It's been a good year for has-beens and celebrities who just won't go away. Grizzled old Brett Favre returned to pro football yet again, whaling on the Green Bay Packers twice in a month while playing for his old team's biggest rival and looking as good as he has in 13 years. Now Michael Jackson, whose bizarre personal behavior and substance abuse reached its inevitable end with his sudden death last June, has risen from the grave and slide-stepped into the limelight once more. But Michael Jackson's This Is It is not just a morbid attempt to cash in on a dead pop star's fame. Instead, director and show choreographer Kenny Ortega's hi-definition video diary of Jackson's last tour rehearsals is the year's most tantalizing and invigorating documentary.
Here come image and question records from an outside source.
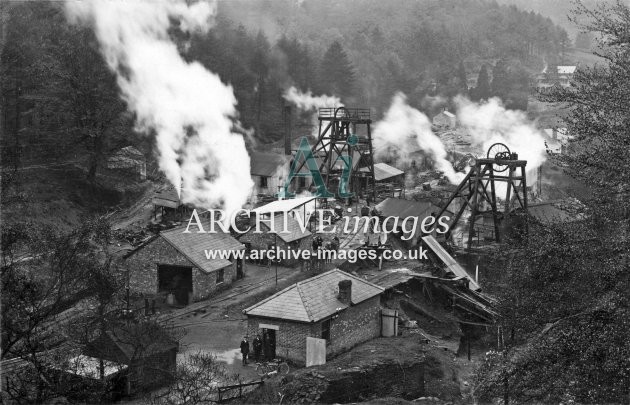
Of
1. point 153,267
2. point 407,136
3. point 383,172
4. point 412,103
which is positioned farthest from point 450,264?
point 412,103

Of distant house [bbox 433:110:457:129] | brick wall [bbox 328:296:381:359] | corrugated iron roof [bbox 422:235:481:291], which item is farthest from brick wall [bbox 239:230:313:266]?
distant house [bbox 433:110:457:129]

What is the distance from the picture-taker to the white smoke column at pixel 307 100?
68.4 metres

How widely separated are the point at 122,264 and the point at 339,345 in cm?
1080

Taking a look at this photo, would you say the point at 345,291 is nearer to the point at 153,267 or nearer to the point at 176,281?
the point at 176,281

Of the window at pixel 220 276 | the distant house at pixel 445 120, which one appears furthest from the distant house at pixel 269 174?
the distant house at pixel 445 120

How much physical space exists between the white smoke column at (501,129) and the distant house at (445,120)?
147 centimetres

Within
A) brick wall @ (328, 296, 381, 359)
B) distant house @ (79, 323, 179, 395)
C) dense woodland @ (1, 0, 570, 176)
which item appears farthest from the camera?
dense woodland @ (1, 0, 570, 176)

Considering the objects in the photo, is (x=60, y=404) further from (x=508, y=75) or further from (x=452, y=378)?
(x=508, y=75)

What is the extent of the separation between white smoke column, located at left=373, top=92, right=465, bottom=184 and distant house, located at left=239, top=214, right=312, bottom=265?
69.6 feet

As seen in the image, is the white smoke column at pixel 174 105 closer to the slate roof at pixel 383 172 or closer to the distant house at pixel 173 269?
the distant house at pixel 173 269

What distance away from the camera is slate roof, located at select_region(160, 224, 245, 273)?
27.2 meters

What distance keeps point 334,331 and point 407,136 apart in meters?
43.9

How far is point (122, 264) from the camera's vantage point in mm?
27641

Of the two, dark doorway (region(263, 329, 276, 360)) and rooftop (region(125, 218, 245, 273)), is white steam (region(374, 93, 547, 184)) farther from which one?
dark doorway (region(263, 329, 276, 360))
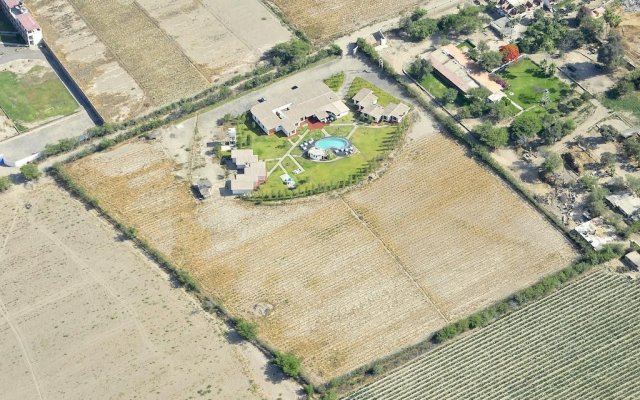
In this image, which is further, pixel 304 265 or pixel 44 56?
pixel 44 56

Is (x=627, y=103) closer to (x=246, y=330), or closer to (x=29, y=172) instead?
(x=246, y=330)

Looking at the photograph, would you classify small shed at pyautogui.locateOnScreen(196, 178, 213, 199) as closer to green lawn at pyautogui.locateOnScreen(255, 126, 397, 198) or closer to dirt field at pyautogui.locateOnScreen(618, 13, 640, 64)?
green lawn at pyautogui.locateOnScreen(255, 126, 397, 198)

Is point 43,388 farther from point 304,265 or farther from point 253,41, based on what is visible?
point 253,41

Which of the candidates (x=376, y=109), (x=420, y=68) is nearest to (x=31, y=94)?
(x=376, y=109)

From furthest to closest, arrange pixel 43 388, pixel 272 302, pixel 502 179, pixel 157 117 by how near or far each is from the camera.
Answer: pixel 157 117 → pixel 502 179 → pixel 272 302 → pixel 43 388

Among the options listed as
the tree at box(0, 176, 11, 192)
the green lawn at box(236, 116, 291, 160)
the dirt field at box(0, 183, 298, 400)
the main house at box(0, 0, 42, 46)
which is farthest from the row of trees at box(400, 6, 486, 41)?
the tree at box(0, 176, 11, 192)

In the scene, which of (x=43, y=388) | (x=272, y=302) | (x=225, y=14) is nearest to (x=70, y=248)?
(x=43, y=388)

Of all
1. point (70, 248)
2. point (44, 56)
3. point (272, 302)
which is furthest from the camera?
point (44, 56)
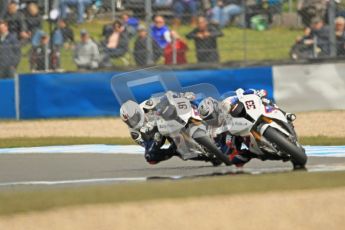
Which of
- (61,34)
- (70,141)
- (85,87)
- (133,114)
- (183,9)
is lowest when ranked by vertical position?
(70,141)

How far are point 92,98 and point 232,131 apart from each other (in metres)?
8.92

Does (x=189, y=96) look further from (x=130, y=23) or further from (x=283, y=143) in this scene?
(x=130, y=23)

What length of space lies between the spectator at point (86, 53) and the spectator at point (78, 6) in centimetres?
26

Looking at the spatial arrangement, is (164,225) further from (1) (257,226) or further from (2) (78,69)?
(2) (78,69)

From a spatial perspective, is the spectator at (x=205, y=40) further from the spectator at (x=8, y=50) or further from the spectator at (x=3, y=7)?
the spectator at (x=3, y=7)

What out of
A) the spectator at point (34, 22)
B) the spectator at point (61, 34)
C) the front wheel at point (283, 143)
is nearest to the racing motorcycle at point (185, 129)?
the front wheel at point (283, 143)

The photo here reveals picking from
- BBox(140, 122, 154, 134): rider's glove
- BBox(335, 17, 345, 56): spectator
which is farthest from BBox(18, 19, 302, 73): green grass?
BBox(140, 122, 154, 134): rider's glove

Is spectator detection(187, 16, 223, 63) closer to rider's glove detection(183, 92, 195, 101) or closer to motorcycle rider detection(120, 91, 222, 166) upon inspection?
motorcycle rider detection(120, 91, 222, 166)

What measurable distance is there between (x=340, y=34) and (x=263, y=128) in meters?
9.38

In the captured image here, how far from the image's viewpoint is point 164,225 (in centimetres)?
722

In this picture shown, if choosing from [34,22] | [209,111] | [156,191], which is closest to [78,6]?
[34,22]

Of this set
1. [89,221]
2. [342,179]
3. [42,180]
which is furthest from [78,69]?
[89,221]

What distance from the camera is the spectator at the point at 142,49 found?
64.7ft

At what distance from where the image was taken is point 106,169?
12438 millimetres
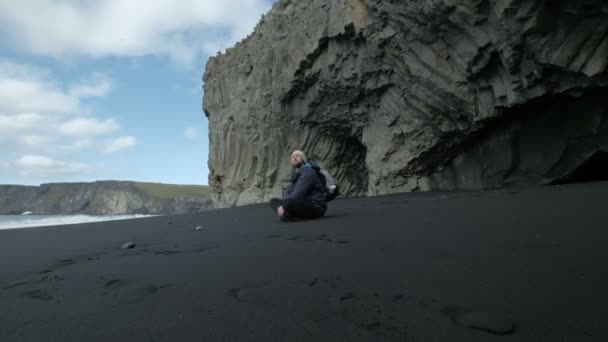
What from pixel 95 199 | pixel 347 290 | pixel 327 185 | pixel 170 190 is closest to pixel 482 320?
pixel 347 290

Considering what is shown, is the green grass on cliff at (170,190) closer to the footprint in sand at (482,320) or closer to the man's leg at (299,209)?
the man's leg at (299,209)

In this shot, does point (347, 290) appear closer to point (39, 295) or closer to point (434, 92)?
point (39, 295)

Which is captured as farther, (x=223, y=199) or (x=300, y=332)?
(x=223, y=199)

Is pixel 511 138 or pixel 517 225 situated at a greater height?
pixel 511 138

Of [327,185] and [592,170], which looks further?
Result: [592,170]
Culled from hours of rehearsal footage, This Is It's trajectory is dully straightforward: song, commentary from crew/musician/dancer, choreographer, production meeting, song, commentary, etc. But what separates This Is It from hundreds of how'd-he-do-that movies and TV shows is its subject. This is Michael Jackson, after all, the last undisputed ruler of a pop landscape too diffuse and specialized to need, much less conjure up, such a figure again. Alas, his tenure as "The King of Pop" seems to have taken its toll. Jackson looks ill and alien throughout the film. Pasty and emaciated in odd-fitting jackets and high pants, he looks like an R&B Lear — a cross between The Nightmare Before Christmas' Jack Skellington and Marvin Gaye at the 1983 NBA All-Star Game.
But as he sings and dances — tentatively at first, testing out his 50-year-old legs and throat — he grows freer and more confident until he hardly seems earthbound. His footwork remains unimpeachable, and the speed and precision of the arm snaps and ankle shakes that punctuate "Human Nature" and "Smooth Criminal" are nearly otherworldly, as if he were trying to catch the sounds he hears from the air around him. Rehearsal footage with his band shows just how uncannily attuned Jackson was to the nuances and pacing of his songs and grooves; not even James Brown in his heyday approached Jackson's genius for the way sound and movement intertwine.
The gap between the power of the half-complete performances collected here, his dancers' awe at Jackson's expressive genius, and the performer's casual self-assessment is often astonishing. After a dazzling, turn-back-the-clock run-through of "Billie Jean," complete with moonwalk, Jackson shrugs and says, "Well, at least we have a little bit of a feel for it," while his dancers and crew cheer wildly. During a vocal improvisation near the end of "I Just Can't Stop Loving You," he tests out his falsetto chops and then sheepishly declares that he shouldn't perform that way because he's trying to save his lungs. The muse moved through him whether or not he wanted it to.
The power and resourcefulness of such a confounding creator is never in doubt during This Is It. And after years of wondering, I finally see what his mock-crucifixion pose is about; it's an offering of grace to his fans. Accept it.